L’epidemia di coronavirus sta portando al collasso il sistema sanitario nazionale tutto, ma in particolar modo è quello del Nord a doversi aggrappare con le unghie, per non finire nel baratro del collasso: i medici di Bergamo lanciano una pesante denuncia.
Un appello disperato, una denuncia a voce alta che grida “struggente” di un’epidemia “fuori controllo“, di un “punto di collasso” sempre più vicino. Una realtà amara e difficile, spaventosa per chi la vive in prima linea sul fronte ospedaliero e dell’assistenza medica.
Di questi frammenti è composta la lettera pubblicata dai dei medici dell’Ospedale Papa Giovanni XXIII di Bergamo sul New England Journal of Medicine. Una denuncia che vuole colpire tutti, e vuole ammonire e sensibilizzare su misure che tentino di salvare una situazione ormai troppo critica.
La lettera, firmata da 13 medici intenti a far fronte all’ondata epidemiologica che sta travolgendo con violenza tutto il Paese, vuole essere una testimonianza diretta di una situazione sanitaria allo stremo delle forze. E vuole pure dimostrare come si è arrivati all’orlo del collasso per via di una gestione errata dell’intera emergenza coronavirus, a Bergamo così come in tutta la Lombardia.
“Lavoriamo all’Ospedale Papa Giovanni XXIII di Bergamo, una struttura all’avanguardia con 48 posti di terapia intensiva. Nonostante Bergamo sia una città relativamente piccola, è l’epicentro dell’epidemia con 4305 casi, più di Milano e di qualsiasi altro comune nel paese”, esordiscono i medici nella loro missiva. Un prologo che già mette in allerta su quello che potrebbe essere il drammatico prosieguo.
“Il nostro ospedale è altamente contaminato e siamo già oltre il punto del collasso: 300 letti su 900 sono occupati da malati di Covid-19. Più del 70% dei posti in terapia intensiva è riservato a quei malati gravi di Covid-19 che abbiano ragionevoli possibilità di sopravvivere”. Per tale ragione, allora, i “pazienti più anziani non vengono rianimati e muoiono in solitudine senza neanche il conforto di appropriate cure palliative”.
Ma, come spiegano i medici nella lettera, al di fuori di Bergamo la situazione non è più rassicurante. Negli ospedali delle zone circostanti, i “pazienti giacciono su materassi appoggiati sul pavimento. […] Il sistema sanitario fatica a fornire i servizi essenziali come l’ostetricia, mentre i cimiteri sono saturi e questo comporta un ulteriore problema di salute pubblica”.
Purtroppo, scrivono i camici bianchi nel loro grido disperato, “il resto del mondo sembra non essersi accorto che a Bergamo l’epidemia è fuori controllo“. Del resto, “gli ospedali possono essere i principali veicoli di trasmissione del Covid-19, poiché si riempiono rapidamente di malati infetti che contagiano i pazienti non infetti. […] Alcuni rischiano di morire, compresi i più giovani, aumentando ulteriormente le difficoltà e lo stress di quelli in prima linea”.
E non deve stupire, a questo punto, l’espressione usata dai medici per descrivere il coronavirus e i suoi distruttivi effetti sul mondo occidentale globalizzato: “Il coronavirus è l’Ebola dei ricchi e richiede uno sforzo coordinato e transnazionale. Non è particolarmente letale, ma è molto contagioso.
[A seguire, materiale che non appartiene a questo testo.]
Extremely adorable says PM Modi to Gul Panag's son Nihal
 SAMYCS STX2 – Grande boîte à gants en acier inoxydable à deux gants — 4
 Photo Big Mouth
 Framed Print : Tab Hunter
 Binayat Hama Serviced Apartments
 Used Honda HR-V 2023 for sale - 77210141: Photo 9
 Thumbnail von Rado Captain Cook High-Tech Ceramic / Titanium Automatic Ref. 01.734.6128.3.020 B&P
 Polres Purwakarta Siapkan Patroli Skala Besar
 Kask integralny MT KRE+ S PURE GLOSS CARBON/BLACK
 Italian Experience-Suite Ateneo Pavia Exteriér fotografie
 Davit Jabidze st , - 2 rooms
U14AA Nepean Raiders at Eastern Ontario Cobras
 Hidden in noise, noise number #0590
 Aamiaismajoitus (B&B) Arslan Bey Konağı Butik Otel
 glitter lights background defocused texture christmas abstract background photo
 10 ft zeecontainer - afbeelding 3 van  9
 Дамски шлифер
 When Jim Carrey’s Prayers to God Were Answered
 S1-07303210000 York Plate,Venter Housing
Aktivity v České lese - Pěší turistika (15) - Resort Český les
Più la società è medicalizzata e centralizzata, più si diffonde il virus“. Un veleno per la nostra società, che non uccide alla svelta, ma logora e divora, dall’interno, il sistema sanitario dei Paesi che malauguratamente lo ingeriscono, portandosi via le vite dei più deboli, di coloro che lottano per salvare gli altri.
E sebbene il grido dei camici bianchi richieda un aiuto internazionale, una consapevolezza maggiore da parte di tutti gli altri Paesi coinvolti dalla crisi, al momento la protezione dei medici “dovrebbe essere prioritaria”, poiché unica strategia applicabile sul breve termine. E se si riuscisse ad alleggerire il carico degli ospedali, a potenziare le cure a domicilio e le cliniche mobili, limitando gli spostamenti inutili e smorzando la contagiosità delle strutture ospedaliere, sarebbe un’altra piccola vittoria contro il virus che sta decimando una generazione intera di italiani.